Given a goal of preserving length, this could be accomplished when working with fixed search strings using mgsub.
library(mgsub)
string = "Time to flip this family into a fun pit of pudding!"
pattern = c("flip", "family", "fun")
replacement = vapply(pattern, function(x) {
paste(rep("*", nchar(x)), collapse = "")
}, FUN.VALUE = "")
mgsub(string, pattern, replacement)
## [1] "Time to **** this ****** into a *** pit of pudding!"
However, this can breakdown when using variable length regular expression matching. The number of censor characters in the replacement is based on the length of the regular expression, not the match itself. So this fails to maintain character length.
string = "Time to flip this family into a fun pit of pudding!"
pattern = c("f[^ ]*i[^ ]*", "fun")
replacement = vapply(pattern, function(x) {
paste(rep("*", nchar(x)), collapse = "")
}, FUN.VALUE = "")
mgsub(string, pattern, replacement)
## [1] "Time to ************ this ************ into a *** pit of pudding!"
Even if you have fixed matches, it shouldn’t be necessary to produce and maintain an equivalent vector of censor replacment.
This is where the idea of mgsub_censor
comes in.
mgsub_censor
provides the same safe, simultaneous string
substitution functionality of mgsub
but with a more narrow
task of censoring strings.
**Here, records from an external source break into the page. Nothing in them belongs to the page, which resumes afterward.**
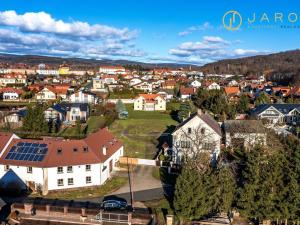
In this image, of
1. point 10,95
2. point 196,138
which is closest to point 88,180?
point 196,138

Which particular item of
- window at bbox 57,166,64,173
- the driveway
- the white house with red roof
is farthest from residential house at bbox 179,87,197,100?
window at bbox 57,166,64,173

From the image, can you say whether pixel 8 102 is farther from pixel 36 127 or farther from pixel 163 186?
pixel 163 186

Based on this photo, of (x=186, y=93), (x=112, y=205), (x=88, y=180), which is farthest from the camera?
(x=186, y=93)

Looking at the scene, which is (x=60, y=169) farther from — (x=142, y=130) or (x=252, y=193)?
(x=142, y=130)

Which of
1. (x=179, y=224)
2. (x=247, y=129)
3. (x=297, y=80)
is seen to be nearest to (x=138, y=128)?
(x=247, y=129)

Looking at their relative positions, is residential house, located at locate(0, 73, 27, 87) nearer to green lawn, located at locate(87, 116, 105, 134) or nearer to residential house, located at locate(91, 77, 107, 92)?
residential house, located at locate(91, 77, 107, 92)

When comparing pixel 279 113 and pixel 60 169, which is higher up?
pixel 279 113
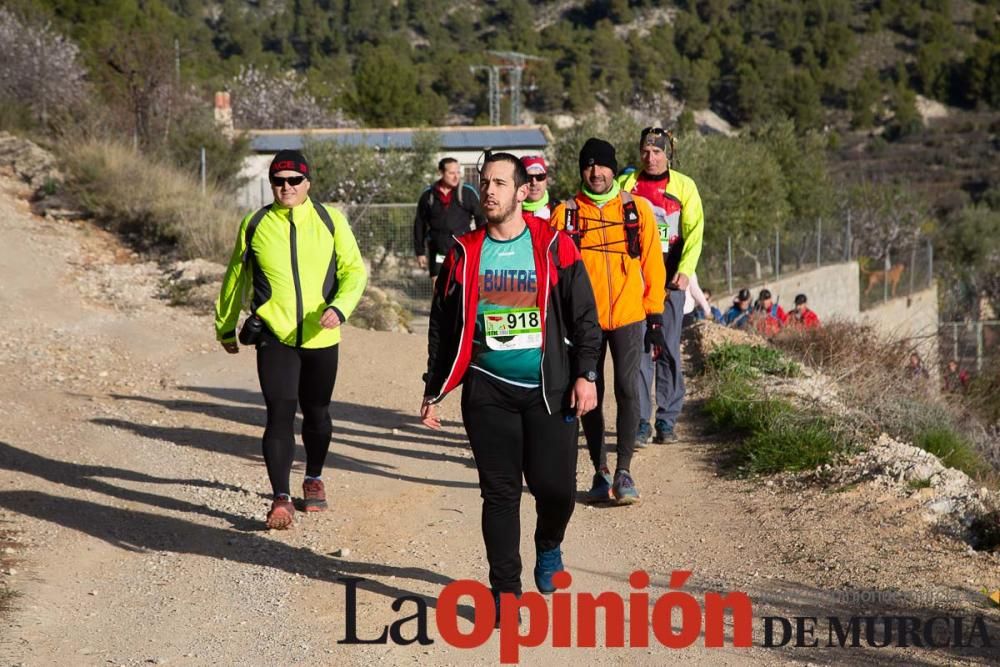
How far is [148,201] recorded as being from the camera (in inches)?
792

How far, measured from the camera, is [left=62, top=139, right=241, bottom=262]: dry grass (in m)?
18.5

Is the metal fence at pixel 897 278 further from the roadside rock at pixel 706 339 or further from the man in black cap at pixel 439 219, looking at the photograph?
the man in black cap at pixel 439 219

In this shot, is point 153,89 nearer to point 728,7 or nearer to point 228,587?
point 228,587

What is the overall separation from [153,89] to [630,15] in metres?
69.1

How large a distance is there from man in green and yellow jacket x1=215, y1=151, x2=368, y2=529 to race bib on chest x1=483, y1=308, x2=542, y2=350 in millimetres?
1694

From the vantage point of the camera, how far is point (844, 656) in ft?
17.1

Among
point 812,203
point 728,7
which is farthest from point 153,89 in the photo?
point 728,7

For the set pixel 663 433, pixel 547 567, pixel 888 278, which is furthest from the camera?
pixel 888 278

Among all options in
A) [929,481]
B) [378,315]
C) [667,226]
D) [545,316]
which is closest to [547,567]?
[545,316]

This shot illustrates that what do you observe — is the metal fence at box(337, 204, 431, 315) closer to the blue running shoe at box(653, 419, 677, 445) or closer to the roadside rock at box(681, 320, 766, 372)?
the roadside rock at box(681, 320, 766, 372)

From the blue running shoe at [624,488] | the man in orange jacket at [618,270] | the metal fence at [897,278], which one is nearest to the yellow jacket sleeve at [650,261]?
the man in orange jacket at [618,270]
You provide patterns to match as well as your
desired censoring character and the censoring is applied
simultaneously.
string = "Time to flip this family into a fun pit of pudding!"
pattern = c("f[^ ]*i[^ ]*", "fun")
mgsub::mgsub_censor(string = string, pattern = pattern, censor = "*")
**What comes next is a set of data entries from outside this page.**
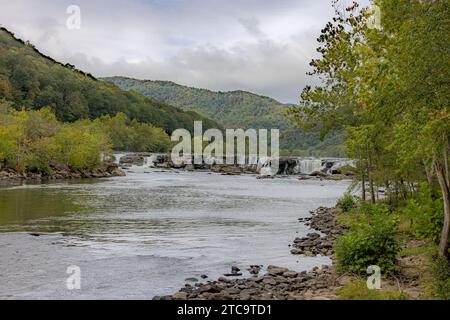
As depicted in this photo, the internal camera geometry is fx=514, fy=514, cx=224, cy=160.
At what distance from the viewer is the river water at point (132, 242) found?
56.5ft

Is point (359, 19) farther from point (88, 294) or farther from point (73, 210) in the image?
point (73, 210)

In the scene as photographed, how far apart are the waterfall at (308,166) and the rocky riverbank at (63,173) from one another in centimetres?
3719

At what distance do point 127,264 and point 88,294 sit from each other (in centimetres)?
456

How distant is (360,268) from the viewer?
53.9 ft

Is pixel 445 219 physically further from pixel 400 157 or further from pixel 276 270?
pixel 276 270

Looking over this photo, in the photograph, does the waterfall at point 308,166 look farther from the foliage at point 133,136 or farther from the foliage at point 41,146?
the foliage at point 133,136

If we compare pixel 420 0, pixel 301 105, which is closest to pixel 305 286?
pixel 420 0

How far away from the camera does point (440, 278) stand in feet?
46.3

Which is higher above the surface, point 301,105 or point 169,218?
point 301,105

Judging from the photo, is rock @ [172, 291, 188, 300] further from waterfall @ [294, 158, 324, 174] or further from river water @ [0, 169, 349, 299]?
waterfall @ [294, 158, 324, 174]

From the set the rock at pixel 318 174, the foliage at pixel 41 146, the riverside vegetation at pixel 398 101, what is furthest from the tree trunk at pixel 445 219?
the rock at pixel 318 174

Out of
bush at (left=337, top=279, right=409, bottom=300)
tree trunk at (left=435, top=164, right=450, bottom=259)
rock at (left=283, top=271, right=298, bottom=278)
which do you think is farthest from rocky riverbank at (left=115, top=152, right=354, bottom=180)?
bush at (left=337, top=279, right=409, bottom=300)

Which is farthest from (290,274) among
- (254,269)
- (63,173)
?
(63,173)

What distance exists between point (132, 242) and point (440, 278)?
1542 cm
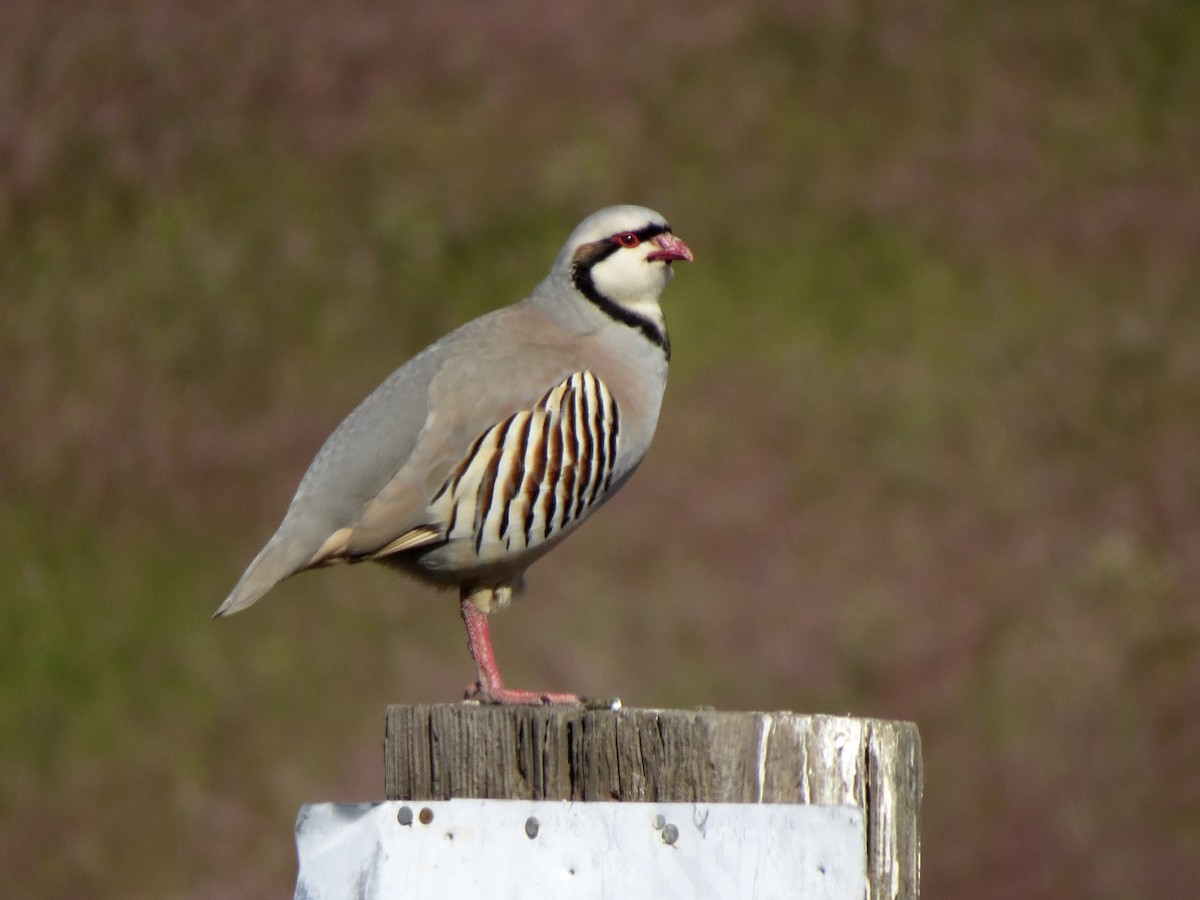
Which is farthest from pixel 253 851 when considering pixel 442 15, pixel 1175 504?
pixel 442 15

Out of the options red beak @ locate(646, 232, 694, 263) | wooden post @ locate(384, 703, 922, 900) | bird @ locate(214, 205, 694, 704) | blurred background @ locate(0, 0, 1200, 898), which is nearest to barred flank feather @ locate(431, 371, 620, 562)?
bird @ locate(214, 205, 694, 704)

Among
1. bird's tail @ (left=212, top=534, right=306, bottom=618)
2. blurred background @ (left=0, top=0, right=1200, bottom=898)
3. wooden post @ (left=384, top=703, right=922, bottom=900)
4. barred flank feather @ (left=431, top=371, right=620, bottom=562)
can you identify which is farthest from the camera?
blurred background @ (left=0, top=0, right=1200, bottom=898)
## [1] "Time to **** this ****** into a *** pit of pudding!"
You may wish to produce the comical censoring effects often used in comic strips. This is suppored through multicharacter censors which can be provided in multiple ways.
If the split
argument is TRUE (by default it is in this
case), the value will be split into individual characters and these will
be sampled to produce the effect.
string = "Why don't you go flip a cookie?"
pattern = "flip"
censor = "?#!*"
print(mgsub::mgsub_censor(string, pattern, censor, split = TRUE))
## [1] "Why don't you go **?* a cookie?"
## [1] "Why don't you go ##!# a cookie?"
The randomness can be limited by setting a seed.
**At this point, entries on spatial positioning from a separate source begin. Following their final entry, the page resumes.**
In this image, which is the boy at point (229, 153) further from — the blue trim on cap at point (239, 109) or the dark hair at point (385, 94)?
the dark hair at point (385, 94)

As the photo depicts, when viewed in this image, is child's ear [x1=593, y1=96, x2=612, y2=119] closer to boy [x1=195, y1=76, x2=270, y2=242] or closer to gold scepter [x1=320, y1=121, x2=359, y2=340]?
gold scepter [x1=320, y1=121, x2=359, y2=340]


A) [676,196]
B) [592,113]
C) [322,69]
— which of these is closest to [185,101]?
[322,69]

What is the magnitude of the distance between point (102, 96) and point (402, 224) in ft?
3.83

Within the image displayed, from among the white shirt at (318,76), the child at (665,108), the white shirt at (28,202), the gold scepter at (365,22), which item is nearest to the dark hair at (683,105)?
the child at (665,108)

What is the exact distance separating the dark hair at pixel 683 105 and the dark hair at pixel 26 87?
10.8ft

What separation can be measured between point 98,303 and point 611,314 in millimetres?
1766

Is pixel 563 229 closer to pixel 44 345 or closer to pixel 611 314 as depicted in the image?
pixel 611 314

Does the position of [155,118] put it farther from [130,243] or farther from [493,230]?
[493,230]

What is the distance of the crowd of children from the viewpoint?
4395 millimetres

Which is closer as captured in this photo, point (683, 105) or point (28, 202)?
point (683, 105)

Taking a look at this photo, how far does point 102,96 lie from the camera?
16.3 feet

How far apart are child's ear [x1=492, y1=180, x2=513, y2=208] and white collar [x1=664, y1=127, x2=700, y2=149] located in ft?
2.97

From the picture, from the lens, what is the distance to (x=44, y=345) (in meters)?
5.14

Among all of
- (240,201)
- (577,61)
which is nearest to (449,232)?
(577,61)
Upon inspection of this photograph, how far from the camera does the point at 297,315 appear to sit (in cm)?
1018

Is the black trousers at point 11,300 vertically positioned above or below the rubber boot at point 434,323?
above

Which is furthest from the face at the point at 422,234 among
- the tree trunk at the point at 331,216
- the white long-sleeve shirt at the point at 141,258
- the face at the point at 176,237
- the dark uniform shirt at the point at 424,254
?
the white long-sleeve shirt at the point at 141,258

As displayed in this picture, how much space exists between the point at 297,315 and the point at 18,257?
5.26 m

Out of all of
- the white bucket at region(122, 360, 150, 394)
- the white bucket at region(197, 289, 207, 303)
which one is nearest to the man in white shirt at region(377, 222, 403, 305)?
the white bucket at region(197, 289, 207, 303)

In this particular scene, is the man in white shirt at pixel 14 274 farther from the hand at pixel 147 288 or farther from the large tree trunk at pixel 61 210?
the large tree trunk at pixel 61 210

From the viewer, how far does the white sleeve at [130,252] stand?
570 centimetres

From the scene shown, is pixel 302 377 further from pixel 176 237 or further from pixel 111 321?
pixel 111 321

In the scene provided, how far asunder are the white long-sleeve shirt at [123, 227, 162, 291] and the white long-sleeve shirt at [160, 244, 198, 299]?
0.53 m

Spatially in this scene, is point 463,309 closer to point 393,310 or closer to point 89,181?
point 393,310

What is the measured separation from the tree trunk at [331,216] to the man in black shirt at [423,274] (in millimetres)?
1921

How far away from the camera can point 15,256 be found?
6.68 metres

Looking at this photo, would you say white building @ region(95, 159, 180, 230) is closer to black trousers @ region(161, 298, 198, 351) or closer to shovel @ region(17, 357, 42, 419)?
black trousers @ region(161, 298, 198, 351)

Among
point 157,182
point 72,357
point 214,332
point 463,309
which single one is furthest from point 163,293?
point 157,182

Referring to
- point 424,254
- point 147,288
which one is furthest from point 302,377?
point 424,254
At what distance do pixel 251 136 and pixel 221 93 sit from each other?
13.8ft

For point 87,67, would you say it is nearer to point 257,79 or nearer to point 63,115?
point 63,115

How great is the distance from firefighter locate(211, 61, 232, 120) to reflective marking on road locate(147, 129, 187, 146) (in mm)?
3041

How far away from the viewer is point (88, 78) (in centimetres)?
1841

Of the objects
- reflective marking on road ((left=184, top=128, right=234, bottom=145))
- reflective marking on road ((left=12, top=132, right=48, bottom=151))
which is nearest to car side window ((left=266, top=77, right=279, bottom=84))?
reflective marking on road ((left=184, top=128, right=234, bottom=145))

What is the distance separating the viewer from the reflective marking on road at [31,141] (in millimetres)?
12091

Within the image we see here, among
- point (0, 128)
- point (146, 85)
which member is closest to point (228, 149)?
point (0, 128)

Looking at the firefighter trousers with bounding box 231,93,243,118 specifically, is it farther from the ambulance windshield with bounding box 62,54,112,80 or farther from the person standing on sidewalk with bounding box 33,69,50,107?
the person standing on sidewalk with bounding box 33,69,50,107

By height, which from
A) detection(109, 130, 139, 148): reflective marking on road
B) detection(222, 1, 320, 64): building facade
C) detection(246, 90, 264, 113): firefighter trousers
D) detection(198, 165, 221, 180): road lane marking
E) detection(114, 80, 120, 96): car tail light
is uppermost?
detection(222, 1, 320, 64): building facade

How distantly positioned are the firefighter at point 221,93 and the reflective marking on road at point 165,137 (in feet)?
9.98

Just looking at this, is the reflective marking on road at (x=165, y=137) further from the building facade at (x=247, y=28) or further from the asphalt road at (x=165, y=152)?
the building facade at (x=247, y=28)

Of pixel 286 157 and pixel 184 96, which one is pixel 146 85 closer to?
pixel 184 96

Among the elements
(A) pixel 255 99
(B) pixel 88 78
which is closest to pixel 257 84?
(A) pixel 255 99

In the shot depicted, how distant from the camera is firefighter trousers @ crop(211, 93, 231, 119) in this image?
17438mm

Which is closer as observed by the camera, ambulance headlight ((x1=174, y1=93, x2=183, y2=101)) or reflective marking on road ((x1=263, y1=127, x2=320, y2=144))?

string = "Why don't you go flip a cookie?"
pattern = "flip"
censor = "?#!*"
mgsub::mgsub_censor(string, pattern, censor, split = TRUE, seed = 1002)
## [1] "Why don't you go *?!? a cookie?"
It is also possible to produce output with more characters than the input by setting split to FALSE. In this case, the 4 character censor will be replicated 4 times because of the match length and so the output is 12 characters longer than the input. Use this with caution.
string = "Why don't you go flip a cookie?"
pattern = "flip"
censor = "?#!*"
mgsub::mgsub_censor(string, pattern, censor, split = FALSE)
## [1] "Why don't you go ?#!*?#!*?#!*?#!* a cookie?"
This is the same as the case with a multicharacter, vector of length one and split = TRUE. Note how setting split = FALSE doesn’t impact output character count.
string = "Why don't you go flip a cookie?"
pattern = "flip"
censor = c("?", "#", "!", "*")
print(mgsub::mgsub_censor(string, pattern, censor, split = TRUE))
## [1] "Why don't you go !*?# a cookie?"
## [1] "Why don't you go ?!*# a cookie?"
## [1] "Why don't you go *?!? a cookie?"
In this case, when split = TRUE, the fact that the vector has a
length greater than one doesn’t matter. Each vector element is split,
then the set is unlist
ed.
string = "Why don't you go flip a cookie?"
pattern = "flip"
censor = c("?#", "!*")
print(mgsub::mgsub_censor(string, pattern, censor, split = TRUE))
## [1] "Why don't you go !*?# a cookie?"
## [1] "Why don't you go ?!*# a cookie?"
## [1] "Why don't you go *?!? a cookie?"
When split is set to FALSE, it’s the same case as a length one, multicharacter censor except that the vector elements are sampled. Here we sample between two 2-character elements four times so we end up with 8 characters, 4 more than we started with. Use split = FALSE with caution.
string = "Why don't you go flip a cookie?"
pattern = "flip"
censor = c("?#", "!*")
mgsub::mgsub_censor(string, pattern, censor, split = FALSE)
## [1] "Why don't you go ?#!*?#!* a cookie?"
The most compelling feature of mgsub
is it’s safety.
Here is a quick overview of what is meant by safety:
mgsub_censor
maintains that safety as demonstrated
below. Note how the shorter kilo is ignored when matching kilogram
despite being a substring.
string = "I'm selling 100 kilograms of bleach for $20/kilo"
pattern = c("kilo", "kilogram")
censor = "*"
mgsub::mgsub_censor(string, pattern, censor)
## [1] "I'm selling 100 ********s of bleach for $20/****"